Lu’u Dan Spring 2025 Menswear Collection

Two days ahead of the Lu’u Dan showroom visit, I was walking down rue Saint Martin when I spotted founder and designer, Hung La, seated at a table outside playing mahjong—his well-acknowledged pastime. Later that afternoon, I began seeing Lu’u Dan campaign posters in different parts of the city, featuring two portraits from some underworld. Finally arriving at our official appointment, I was no longer surprised to find La back outside, this time playing with his models, whom he introduced as, “little gangsters—should I call you that?”

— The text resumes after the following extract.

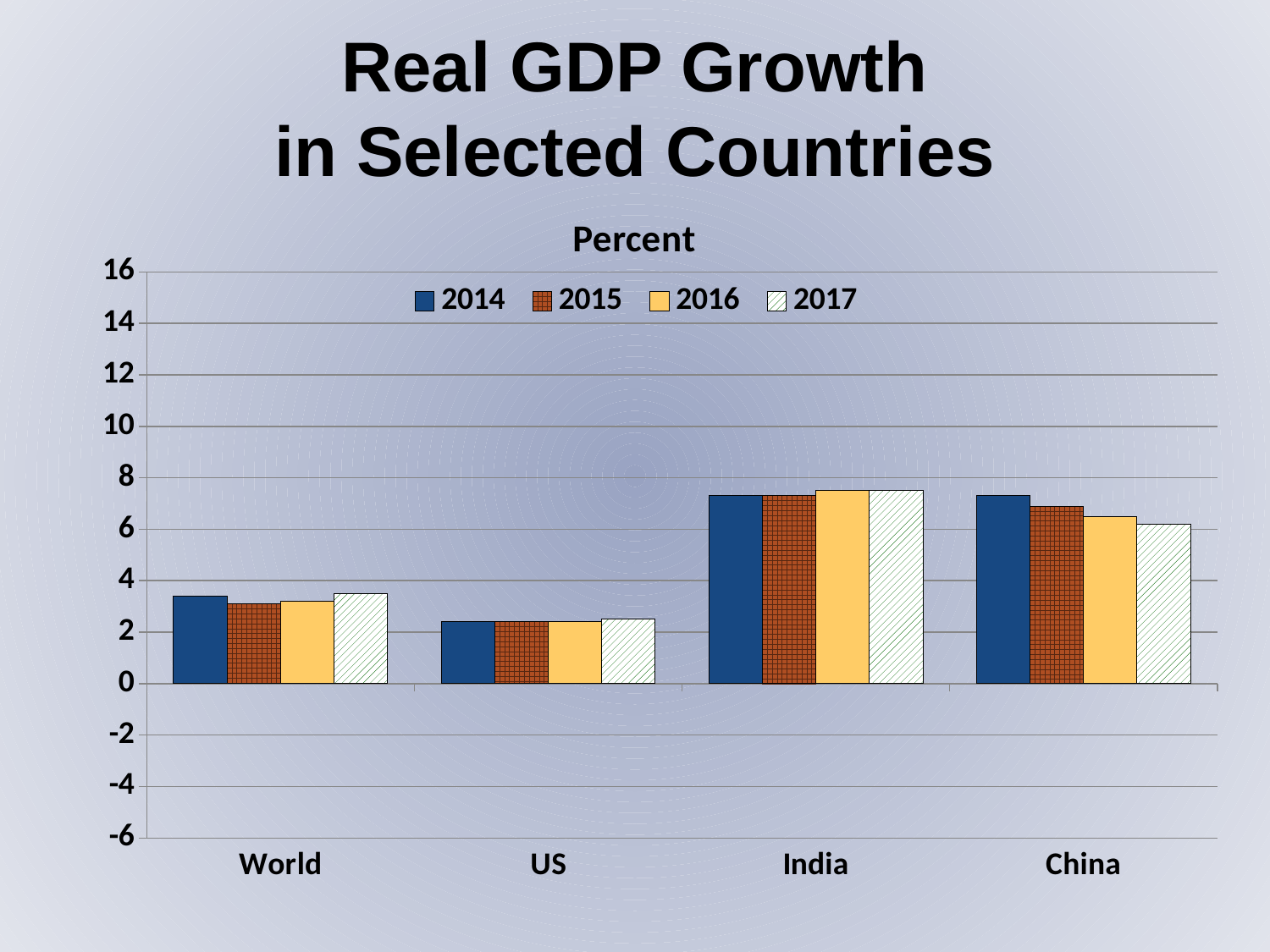
What kind of chart is shown on the slide? bar chart Which is larger in 2014, the value for China or the value for US? China Is the value for US in 2014 greater or less than 4? less What is the title of the slide? Real GDP Growth in Selected Countries Is the value for China in 2017 greater or less than 8? less Is the value for India in 2016 greater or less than 6? greater How many series does the legend list? 4 Do the values for China rise or fall from 2014 to 2017? fall Which country or region has the lowest value for 2014? US Which is larger in 2017, the value for India or the value for China? India How many countries or regions are shown on the x axis? 4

All these interactions provided a prelude for the latest designs, which La revealed with a disclaimer. “We have been on such a positive arc; I wanted a tinge of darkness this season. I felt kind of alone in my struggle and journey. It’s an uphill battle all the time, trying to push something different,” he said, adding descriptions such as angst and alienation.

The collection’s central idea goes back to his style as a fashion student in Antwerp, deliberately “digging into something disheveled, a little grimy” assembled from ripped-up and salvaged garments. Cue his little gangsters, one of them outfitted in nylon wadded “sleeping bag” pants with tearaway snaps worn over a long track jacket tied with a rubber tube belt. All covered up, yet alluding to a new strain of fetish spotted elsewhere this week.

It’s not often you hear a muse described as “a vagrant, [someone who] loves Asian gore films, he is probably homeless…” But let’s be clear that La’s vision rests on a strong brand foundation of respect and representation towards Asian men. His two-meter jeans that bunch tightly on the leg are hardly the stuff of Derelicte. “I feel like fashion can be really powerful when it connects with the outsider and that’s what I wanted to touch on,” he explained.

The collection also stood out for its wildly saturated, apocalyptic prints—a combination of hand-drawn and AI that nods to film posters, animation, street graphics and more. Spot the tribe of raging goblins! The total look in nylon had an extreme, music video vibe. “I think people are playing it safe right now,” La said. “I wanted to dig into creativity.”

After the Yohji show, I passed by one last time for the showroom cocktail. La was wearing a varnished leather coat and extra-wide pants that evidenced his years at Balenciaga and Celine. He looked perfect—and perfectly aligned with the brand’s Instagram bio, “The Sheisty Asian Dude in all of Us” (their words, not mine). “The responsibilities of a creative director and the person, it’s all one—I have to represent the brand, wear the clothes.” Contradictory as it seems, this grimy angst has woken up a new and exciting side of Lu’u Dan.